* About this task *
Look below for the line containing "order: Artiodactyla" and the line containing "common name: domestic cow"; repeat exactly those two lines and all lines between them, and nothing else.

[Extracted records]
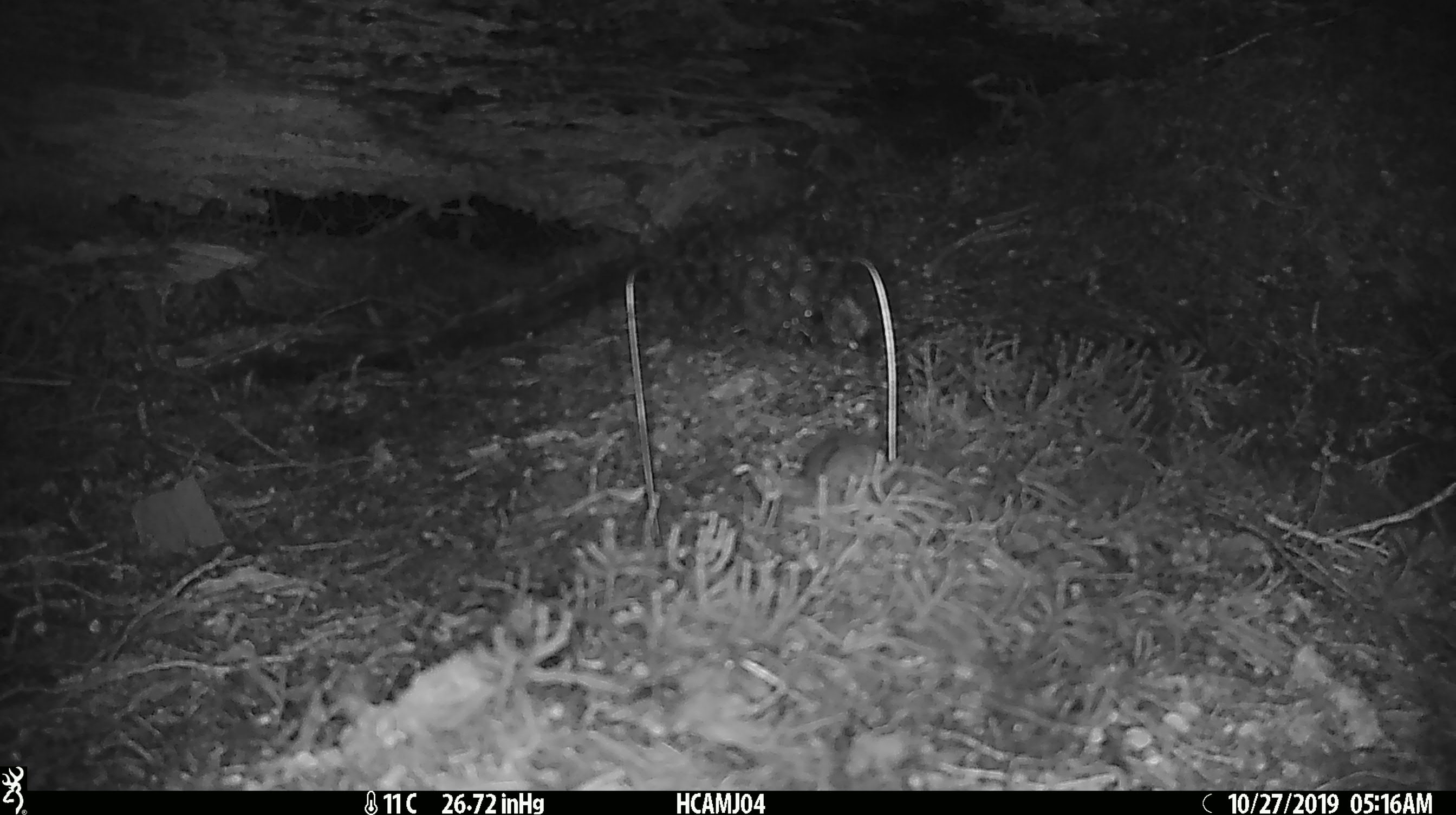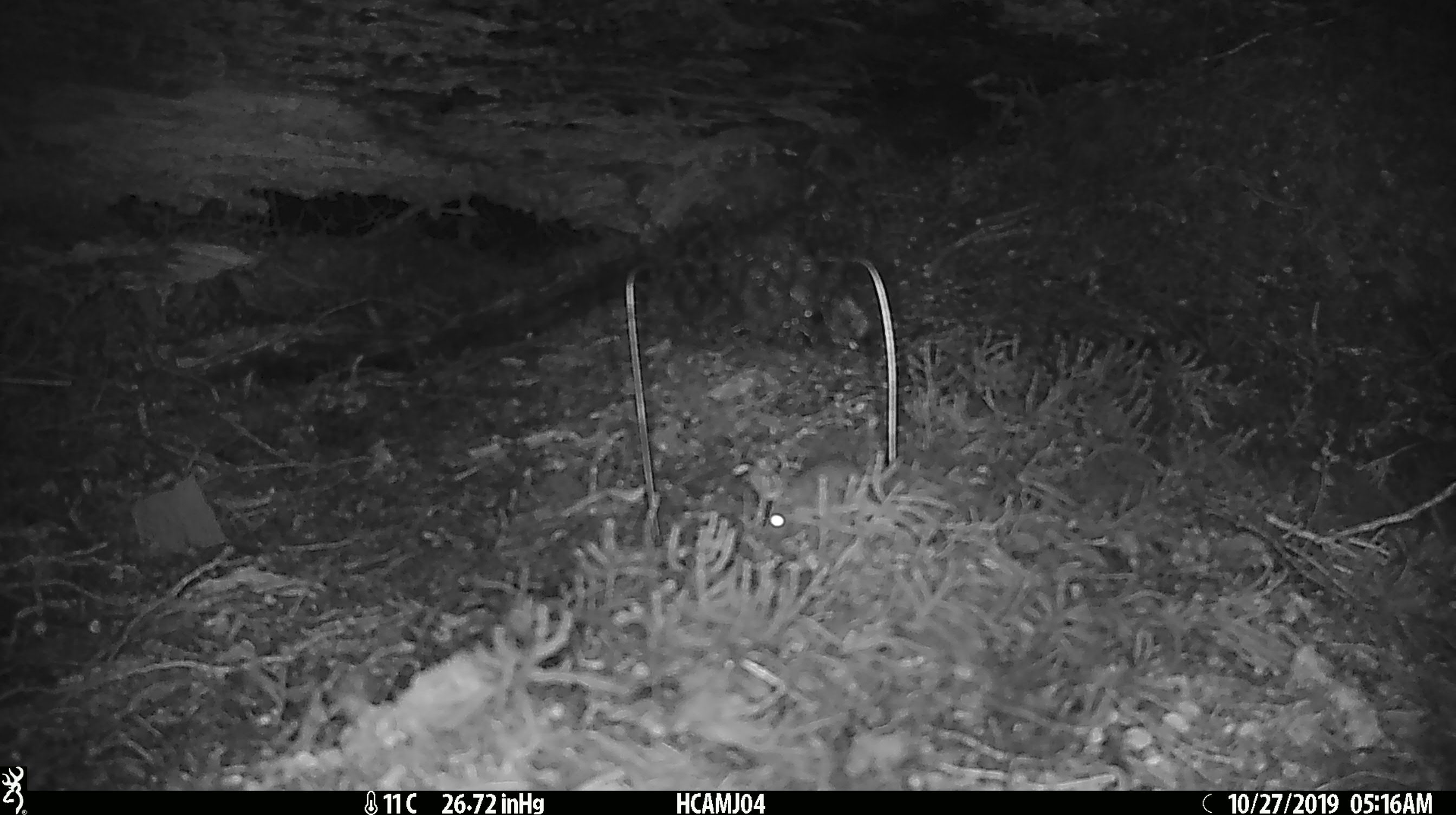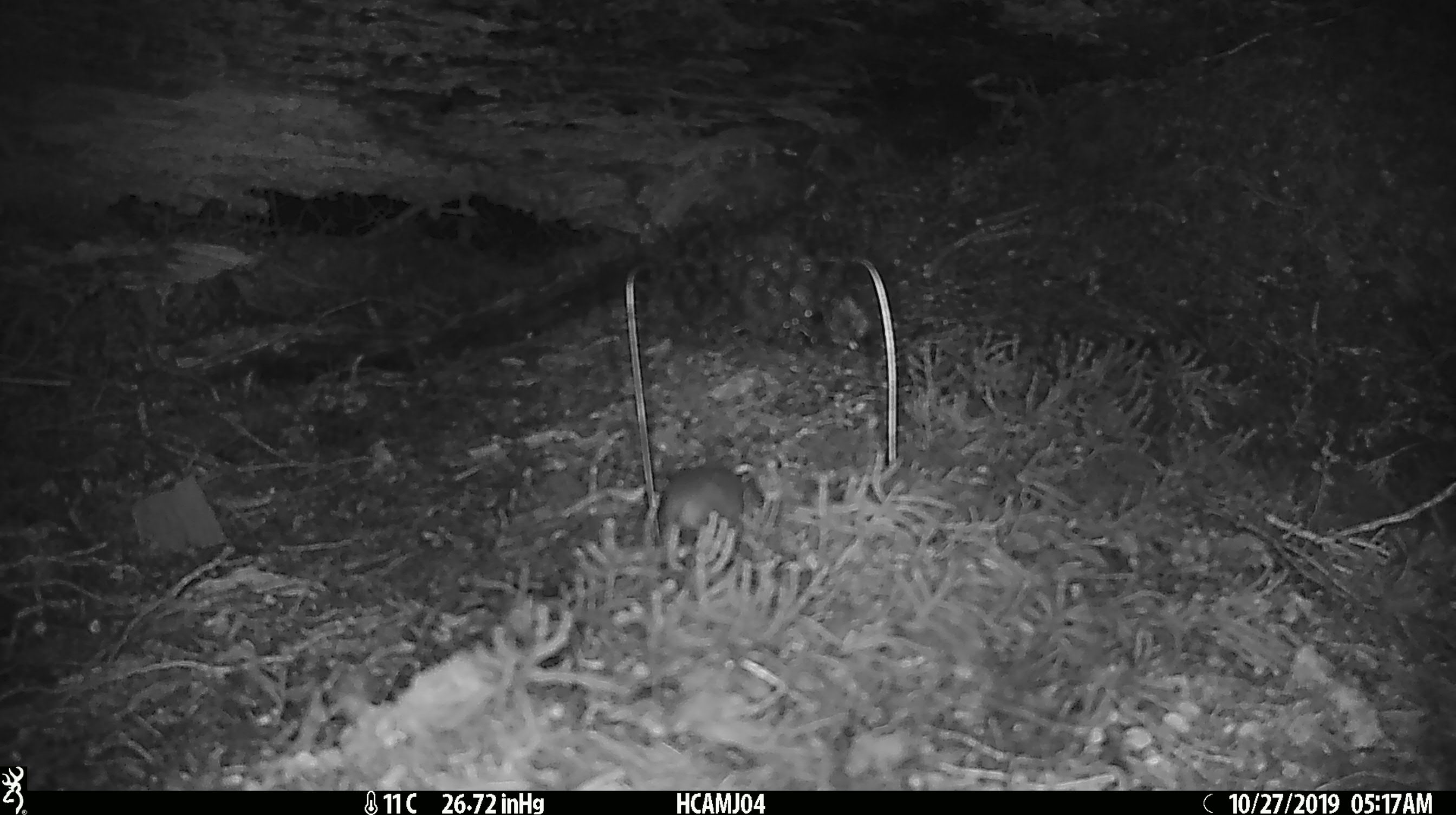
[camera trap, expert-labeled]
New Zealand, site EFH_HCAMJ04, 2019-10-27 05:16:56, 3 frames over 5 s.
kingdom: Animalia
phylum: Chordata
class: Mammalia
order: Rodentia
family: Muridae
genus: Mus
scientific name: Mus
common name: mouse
* * *
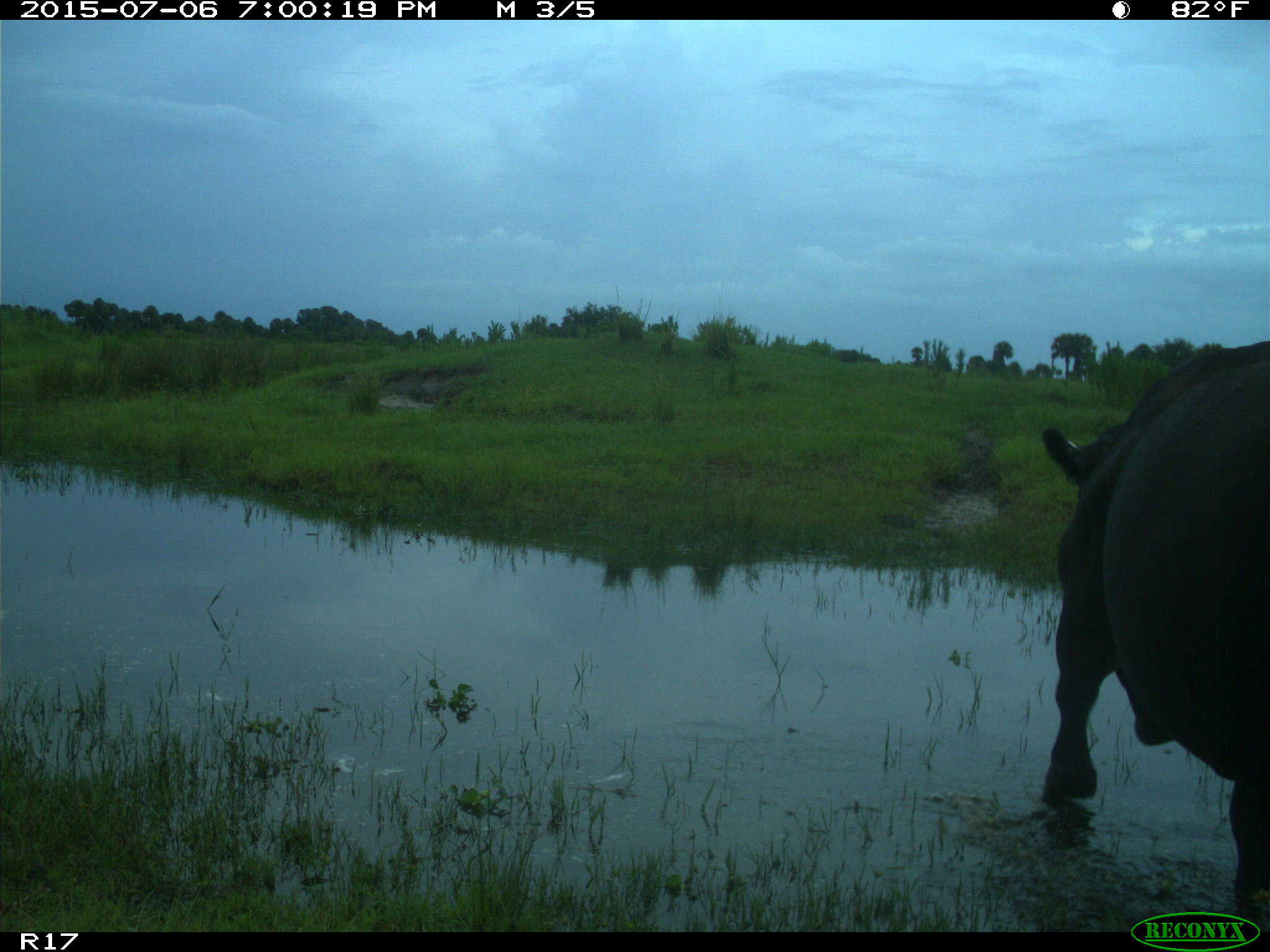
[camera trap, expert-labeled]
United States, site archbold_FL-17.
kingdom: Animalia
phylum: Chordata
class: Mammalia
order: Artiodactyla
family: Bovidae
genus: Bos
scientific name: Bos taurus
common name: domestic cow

* Output of the exercise *
order: Artiodactyla
family: Bovidae
genus: Bos
scientific name: Bos taurus
common name: domestic cow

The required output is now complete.